Prediction based on the secondary traits only (M-BLUP; only available in scenario 2) is generally one of the least successful. The multi-kernel methods (Multi-BLUP and GM-BLUP) are somewhere in between, GM-BLUP often having an accuracy similar to that of RF-BLUP. GM-BLUP appears to be slightly better than Multi-BLUP, but in most cases the difference is smaller than the standard errors of the accuracy estimates.

3.2. Arabidopsis and Maize Data

Tables 1, 2 contain the accuracies for datasets 1–4 described above, averaged over randomly sampled test sets (see section 2). Because the original individual plant (or plot) data were not available, we could not compute the SI-BLUP here.

TABLE 1

Table 1. Prediction accuracy in scenario 1, for various target and secondary traits in Maize and Arabidopsis.

TABLE 2

Table 2. Prediction accuracy in scenario 2, for various target and secondary traits in Maize and Arabidopsis.

In scenario 1 (Table 1), none of the multi-trait methods performed consistently better than univariate GBLUP. For the second trait in data-set 1 (Salt5), RF-BLUP had accuracy 0.09, vs. 0.03 for univariate GBLUP; the latter had highest accuracy for the first and third trait in dataset 1 (fungus, and drought and fungus stress combined).

The remainder of this section we focus on scenario 2 (Table 2), in which there were more substantial differences among methods. For all datasets, methods based on multiple relatedness matrices (Multi-BLUP and GM-BLUP) had accuracies similar to single-trait GBLUP. As in the simulations, GM-BLUP gave only a minor (if any) improvement over Multi-BLUP. The approaches based on dimension reduction of the secondary traits (LS-BLUP and RF-BLUP) appeared to give a substantial improvement over univariate GBLUP, e.g., from r = 0.03 to r = 0.23 (LS-BLUP) for the Salt5 trait in data-set 1, or from r = 0.55 to r = 0.65 (RF-BLUP) for Maize yield in data-set 3, with transcriptomics as secondary traits.

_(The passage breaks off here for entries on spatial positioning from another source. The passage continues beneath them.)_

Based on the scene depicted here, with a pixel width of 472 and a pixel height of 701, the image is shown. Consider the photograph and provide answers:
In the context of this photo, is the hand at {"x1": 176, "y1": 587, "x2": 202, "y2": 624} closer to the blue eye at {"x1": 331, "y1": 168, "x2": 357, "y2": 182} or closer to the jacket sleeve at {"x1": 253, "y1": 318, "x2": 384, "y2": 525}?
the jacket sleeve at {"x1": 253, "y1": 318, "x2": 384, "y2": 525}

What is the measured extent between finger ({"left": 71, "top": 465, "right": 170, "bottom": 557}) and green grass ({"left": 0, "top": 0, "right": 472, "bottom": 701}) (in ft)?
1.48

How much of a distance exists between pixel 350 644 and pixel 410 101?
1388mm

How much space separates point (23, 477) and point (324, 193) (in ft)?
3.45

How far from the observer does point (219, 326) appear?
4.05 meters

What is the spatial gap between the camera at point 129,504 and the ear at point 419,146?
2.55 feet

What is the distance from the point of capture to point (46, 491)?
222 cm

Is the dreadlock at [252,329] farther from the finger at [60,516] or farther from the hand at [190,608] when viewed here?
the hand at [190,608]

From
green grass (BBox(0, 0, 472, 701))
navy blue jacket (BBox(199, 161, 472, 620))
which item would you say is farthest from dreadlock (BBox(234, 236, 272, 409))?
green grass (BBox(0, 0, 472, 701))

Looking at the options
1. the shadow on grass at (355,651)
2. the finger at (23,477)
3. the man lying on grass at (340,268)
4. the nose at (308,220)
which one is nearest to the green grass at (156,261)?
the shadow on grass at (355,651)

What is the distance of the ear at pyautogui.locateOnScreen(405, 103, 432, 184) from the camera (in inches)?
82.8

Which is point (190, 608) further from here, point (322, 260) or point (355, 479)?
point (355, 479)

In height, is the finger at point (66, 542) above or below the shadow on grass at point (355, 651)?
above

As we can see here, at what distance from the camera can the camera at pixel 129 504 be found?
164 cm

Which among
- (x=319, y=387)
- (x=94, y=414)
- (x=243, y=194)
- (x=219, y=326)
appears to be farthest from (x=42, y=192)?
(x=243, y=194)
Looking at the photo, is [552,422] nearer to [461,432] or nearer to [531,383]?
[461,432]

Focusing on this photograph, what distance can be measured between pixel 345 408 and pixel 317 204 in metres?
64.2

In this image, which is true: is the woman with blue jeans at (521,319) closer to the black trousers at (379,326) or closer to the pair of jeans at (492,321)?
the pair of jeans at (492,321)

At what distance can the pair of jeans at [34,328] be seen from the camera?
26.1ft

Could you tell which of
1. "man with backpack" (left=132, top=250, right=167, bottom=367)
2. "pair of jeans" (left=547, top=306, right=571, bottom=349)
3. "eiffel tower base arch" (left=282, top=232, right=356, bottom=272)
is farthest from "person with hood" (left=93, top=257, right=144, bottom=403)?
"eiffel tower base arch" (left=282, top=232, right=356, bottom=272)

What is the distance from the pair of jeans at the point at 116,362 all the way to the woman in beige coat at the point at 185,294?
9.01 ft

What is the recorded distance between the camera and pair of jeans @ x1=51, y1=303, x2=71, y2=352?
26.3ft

LS-BLUP had the highest accuracy in all Arabidopsis datasets, with a small but consistent improvement over RF-BLUP (0.02–0.03 higher), also when optimized with the caret/scikit-learn packages. This hyperparameter optimization appeared to be rather important for the Maize data; using the default settings from the randomForest package (as in the simulations), accuracy was considerably lower (for yield and the transcripts for example, r = 0.65 vs. r = 0.51).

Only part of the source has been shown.